SCHEDULE 1 THE SOFTWARE PROGRAMS AFFIXA A SOFTWARE PACKAGE THAT WILL: Act as a Simple MAPI provider for the following webmail systems: o Gmail; o Google Apps; o Yahoo! Mail; o Zimbra; o Outlook Web Access 2007; o Outlook Web App 2010. Handle mailto links; Support multiple email accounts; Support desktop mail software (via Simple MAPI); Create on-screen drafts or send emails straight away; Provide a simple "Attachment basket" system whereby a collection of known files can be included in a draft email in an email account; Provide automatic detection of problem attachments as defined by the security and system restrictions of the above webmail systems; Allow the use of custom names to identify accounts; Provide web-based storage of attachments up to 1GB in size per email and for a maximum duration of one year; Allow the user to choose a different web browser for use with each email account; Allow the user to compress attachments; Allow the user to resize photos; Pick up and include the default email signature configured for the above webmail accounts; Support Single Sign-On solutions for Google Apps mail with no specialist configuration; Allow the user to automatically include preset recipients when a draft message is created; Allow the Licensee to create preconfigured MSI deployments including general configuration settings specific to the Licensee's organisation, but not specific to an end user.

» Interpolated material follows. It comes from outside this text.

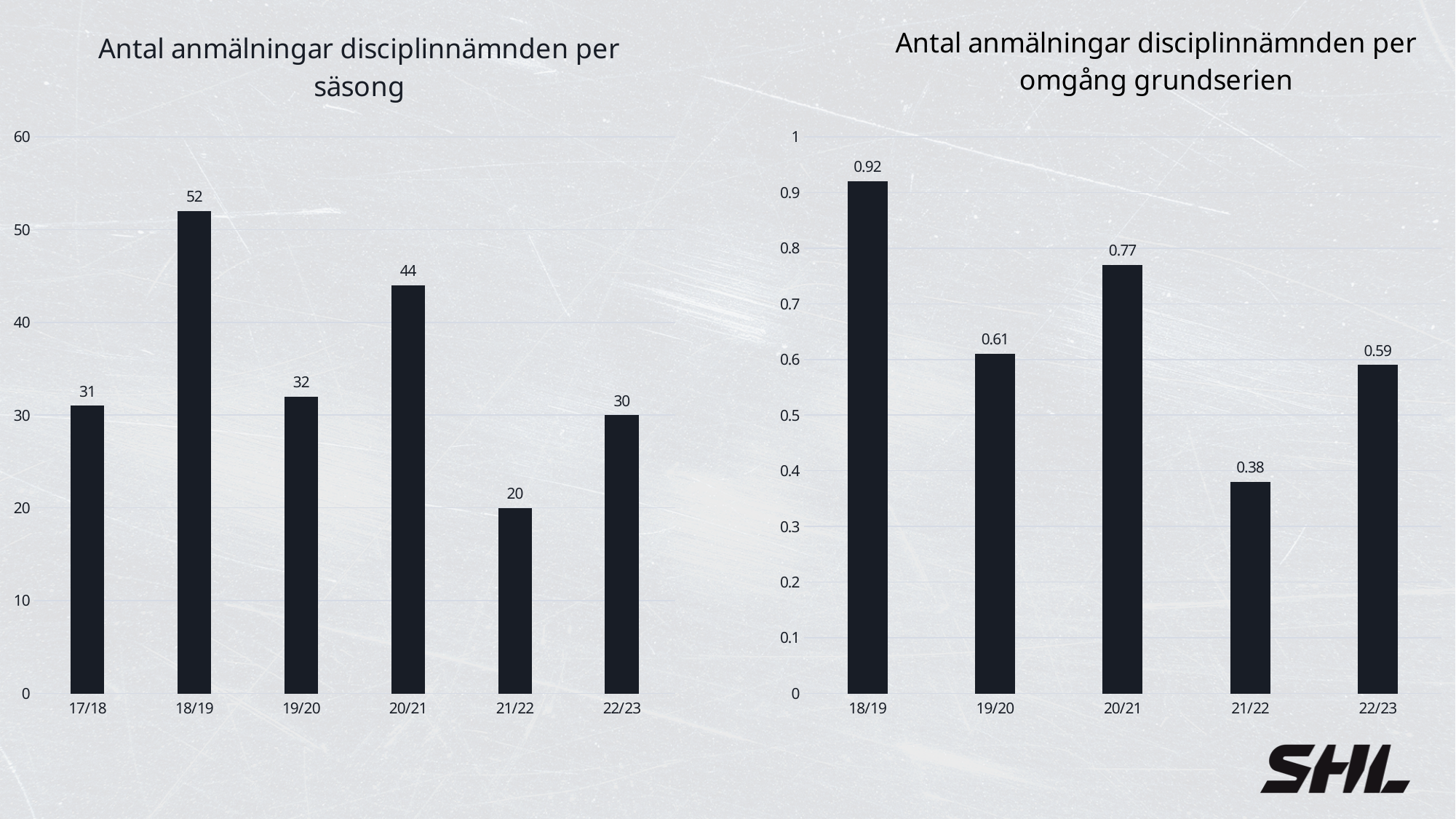
In the right chart 'Antal anmälningar disciplinnämnden per omgång grundserien', is the value for 19/20 greater or less than 0.5? greater In the left chart 'Antal anmälningar disciplinnämnden per säsong', which season has the lowest value? 21/22 In the left chart 'Antal anmälningar disciplinnämnden per säsong', how many seasons are shown on the x axis? 6 In the left chart 'Antal anmälningar disciplinnämnden per säsong', which is larger, the value for 17/18 or the value for 19/20? 19/20 What kind of chart is the left chart 'Antal anmälningar disciplinnämnden per säsong'? bar chart In the left chart 'Antal anmälningar disciplinnämnden per säsong', what is the difference between the values for 20/21 and 22/23? 14 In the left chart 'Antal anmälningar disciplinnämnden per säsong', what is the value for 18/19? 52 In the right chart 'Antal anmälningar disciplinnämnden per omgång grundserien', which season has the highest value? 18/19 What is the title of the right chart on the slide? Antal anmälningar disciplinnämnden per omgång grundserien In the right chart 'Antal anmälningar disciplinnämnden per omgång grundserien', what is the value for 20/21? 0.77 In the right chart 'Antal anmälningar disciplinnämnden per omgång grundserien', how many seasons are shown on the x axis? 5 In the right chart 'Antal anmälningar disciplinnämnden per omgång grundserien', what is the difference between the values for 18/19 and 21/22? 0.54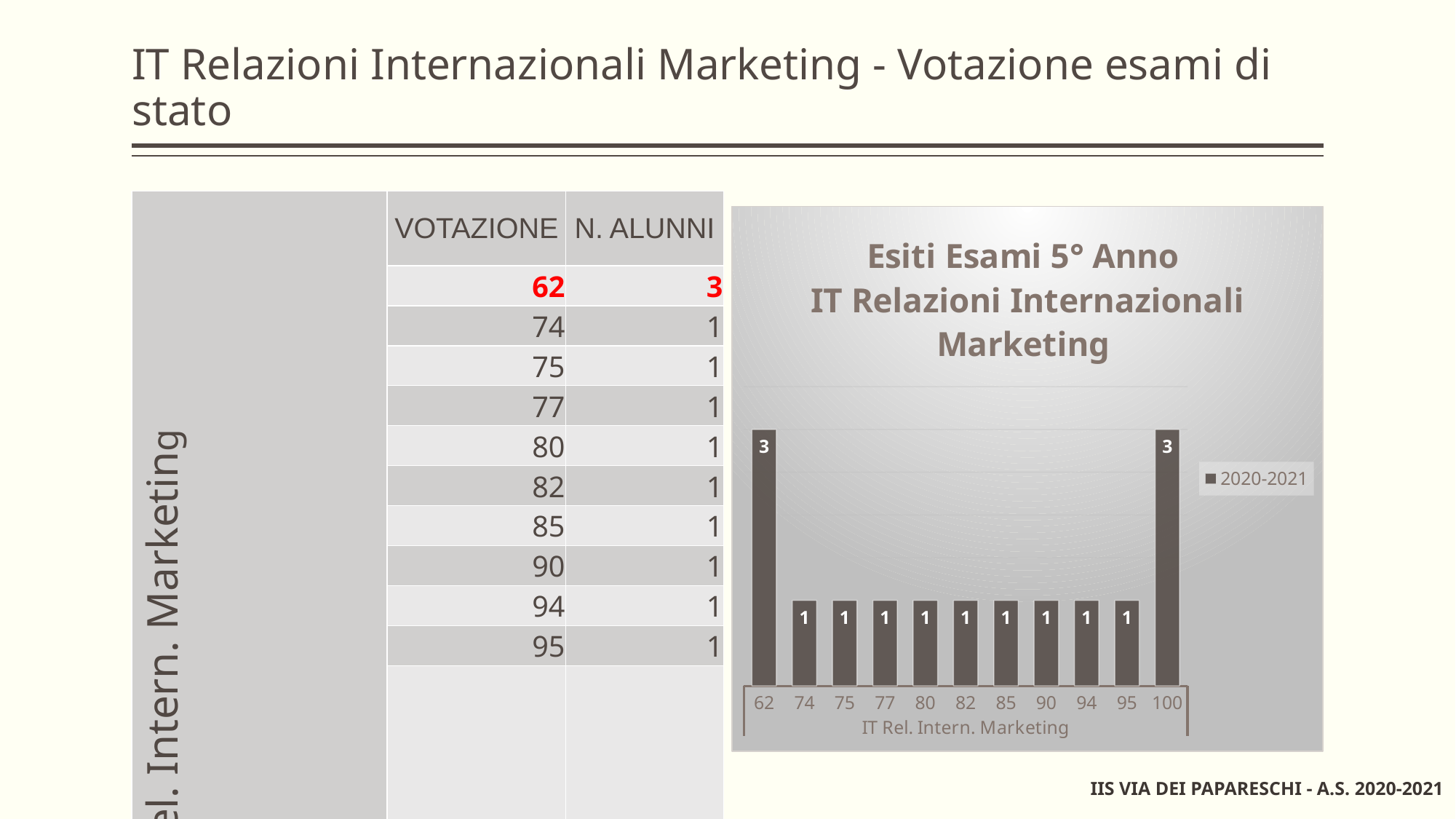
How many categories are shown on the x axis of the chart? 11 What is the difference between the value for 62 and the value for 74? 2 Which is larger, the value for 100 or the value for 95? 100 What is the value for the 85 category in the chart? 1 What is the value for the 100 category in the chart? 3 What series name is shown in the chart legend? 2020-2021 What is the value for the 62 category in the chart? 3 What type of chart is shown on the slide? bar chart What is the x-axis title of the chart? IT Rel. Intern. Marketing How many series does the chart legend list? 1 Which categories have the highest value in the chart? 62 and 100 What is the value for the 74 category in the chart? 1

SCHEDULE 2 THE LICENCE TYPE LICENCE TYPE PERTINENT TO THIS AGREEMENT If a subscription code has not been issued by the Licensor to the Licensee, the Licence Type pertinent to this Agreement shall be deemed to be a Personal licence. Where a subscription code has been issued by the Licensor to the Licensee upon receipt of a payment or purchase order from the Licensee, the specific Licence Type pertinent to this Agreement is indicated on the formal quote or invoice of sale. Where a subscription code has been issued by the Licensor to the Licensee without receipt of a payment or purchase order from the Licensee, the specific Licence Type pertinent to this Agreement is indicated in the email sent to the Licensee from the Licensor containing the subscription code. DEFINITION OF LICENCE TYPES The following descriptions define the allowable operations and restrictions of each Licence Type made available commercially by the Licensor: Personal licence limited to a single processor irrespective of the power of the processor, size or model group, whether physically or logically linked. No limitation on location or number of users. For personal use only; usage within any kind of commercial or non-commercial organisation is prohibited. Per-Computer licence - limited to a specified processor(s) irrespective of the power of the processor, size or model group, whether physically or logically linked. No limitation on location or number of users; Per-User licence - limited to a specified number of users and also limited to a number of processors as calculated by multiplying the specified number of users by 1.25. No limitation on location. Enterprise licence - no limitation on type or power of processor(s), location(s) or number of users. TERM OF LICENCE TYPE All licences (with the exception of the Personal licence) are valid for 1 year unless the email containing the subscription code indicates otherwise. Personal licences are perpetual.